Como expôs, ao tratar dos institutos da justiça gratuita, honorários periciais e honorários advocatícios de sucumbência, as autoras tentaram apresentar proposições, a fim de trazer alternativas no que diz respeito a eles, na eventualidade da Ação Direta de Inconstitucionalidade 5766, ajuizada no Supremo em agosto/2017, perder o fôlego, caso alguns artigos sejam declarados materialmente constitucionais.


A reforma trabalhista, como registrou a articulista, trouxe mudanças significativas em relação ao instituto da justiça gratuita. 

Assim, se antes havia dois critérios para a concessão desse benefício - sendo um quantitativo e objetivo, cuja base de cálculo eram dois salários mínimos ou a mera possibilidade de a pessoa declarar sua pobreza no sentido legal - com a Reforma, passou a se adotar um único critério objetivo, qual seja, a pessoa deve receber até 40% do teto da Previdência Social. Esse valor, como registrou, equivale a R$2.258,32 e, pelo parâmetro antigo de duas vezes o salário mínimo, o valor seria de R$1.908,00.


Diante disso, passou a responder o questionamento de muitos acerca do acerto ou não da reforma no que diz respeito à adoção de um critério objetivo como regra e exclusão daquele alternativo. 

E para essa resposta, as autoras entendem ser pertinente comparar o CPC com a CLT, já que há um sistema processual em jogo, considerando a tendência de constitucionalização do direito e o movimento expansivo das normas constitucionais. Estas, segundo enfatizou, devem ser observadas em todos os ramos jurídicos brasileiros, citando princípios muito relevantes, como da isonomia substancial, do acesso à ordem jurídica justa e da assistência jurídica integral e gratuita. 


A propósito disso, a palestrante lançou os seguintes questionamentos: se o CPC prevê uma regra que admite que a justiça gratuita possa ser deferida em razão dessa declaração de pobreza, porque excluir isso do jurisdicionado trabalhista? 

Será que não se estaria criando uma categoria de subclasse de jurisdicionado? 

Para as autoras, infelizmente, essa é a realidade, fazendo menção à intenção oculta da reforma de minguar a Justiça do Trabalho e de reduzir a índole social da JT.

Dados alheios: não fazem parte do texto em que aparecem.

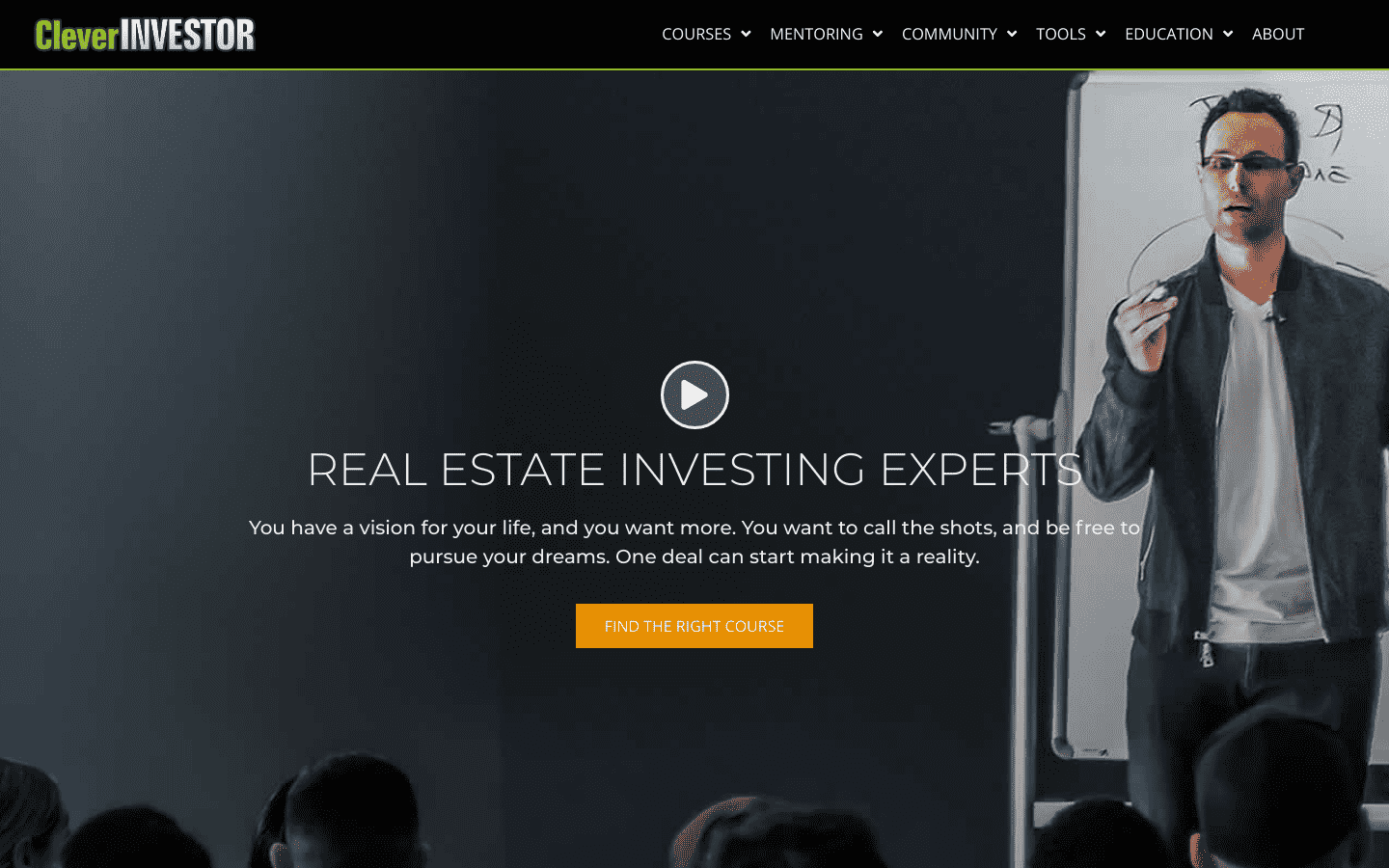 Clever Investor reviews and complaints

Citando um pensamento do Ministro do TST José Roberto Freire Pimenta, a palestrante frisou que, cada vez que se criam mais obstáculos e limitações para o jurisdicionado trabalhista, na verdade estamos fomentando uma litigiosidade contida, pois as pessoas ficam receosas de ingressar no Poder Judiciário.

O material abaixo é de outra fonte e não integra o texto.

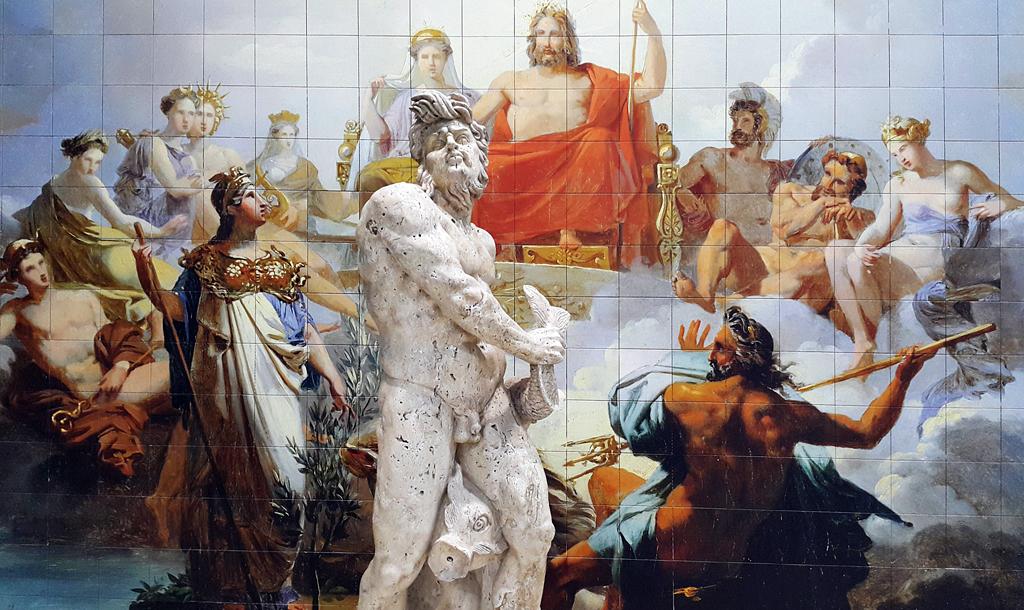 Gymkhana de los dioses en Itálica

Honorários em debate - Em relação aos honorários periciais, a professora frisou que a mudança foi gritante e muito maliciosa. O artigo 790-B previa que honorários periciais seriam devidos pela parte vencida no objeto da perícia, salvo se a parte vencida fosse beneficiária da justiça gratuita.


Mas, como alertou a palestrante, a reforma mudou um termo. Retirou o "salvo" e trocou por "ainda". De forma que hoje, a tônica é completamente diferente: a parte vencida no objeto da perícia pagará honorários periciais ainda que seja beneficiária da justiça gratuita. 

Isso já gerou grande impacto na JT, fazendo com que as pessoas evitem propor ações. Hoje há várias desistências de pedido envolvendo perícias.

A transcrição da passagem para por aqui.